According to a Dialog poll conducted in August 2009, 61% of Israelis supported equal marriage rights for same-sex couples, with 31% opposed. 60% supported joint adoption by same-sex couples, with 34% opposed. A June 2016 poll showed that 76% of respondents supported civil unions or same-sex marriage, including 46% of Religious Zionists and 16% of Haredi Jews. A September–October 2016 survey by the Varkey Foundation found that 50% of 18–21-year-olds supported same-sex marriage in Israel.

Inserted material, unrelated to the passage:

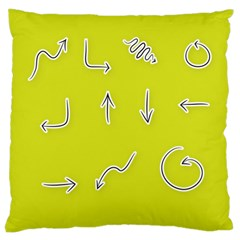 Arrow Line Sign Circle Flat Curve Large Cushion Case (one Side)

A Rafi Smith Institute poll conducted in June 2017 asked Israelis, "Do you think same-sex couples should be permitted to marry or have civil unions in Israel?" 79% expressed support for either same-sex marriage or civil unions. When divided by political affiliation, 100% of Meretz and Zionist Union (Labor and Hatnuah) voters were in favour of recognizing same-sex unions, as well as 94% of Yesh Atid voters, 90% of Kulanu voters, 84% of Likud voters, 83% of Yisrael Beiteinu voters, and 65% of The Jewish Home voters. A majority of Shas and United Torah Judaism voters were against recognizing same-sex unions. The margin of error was 4.5%.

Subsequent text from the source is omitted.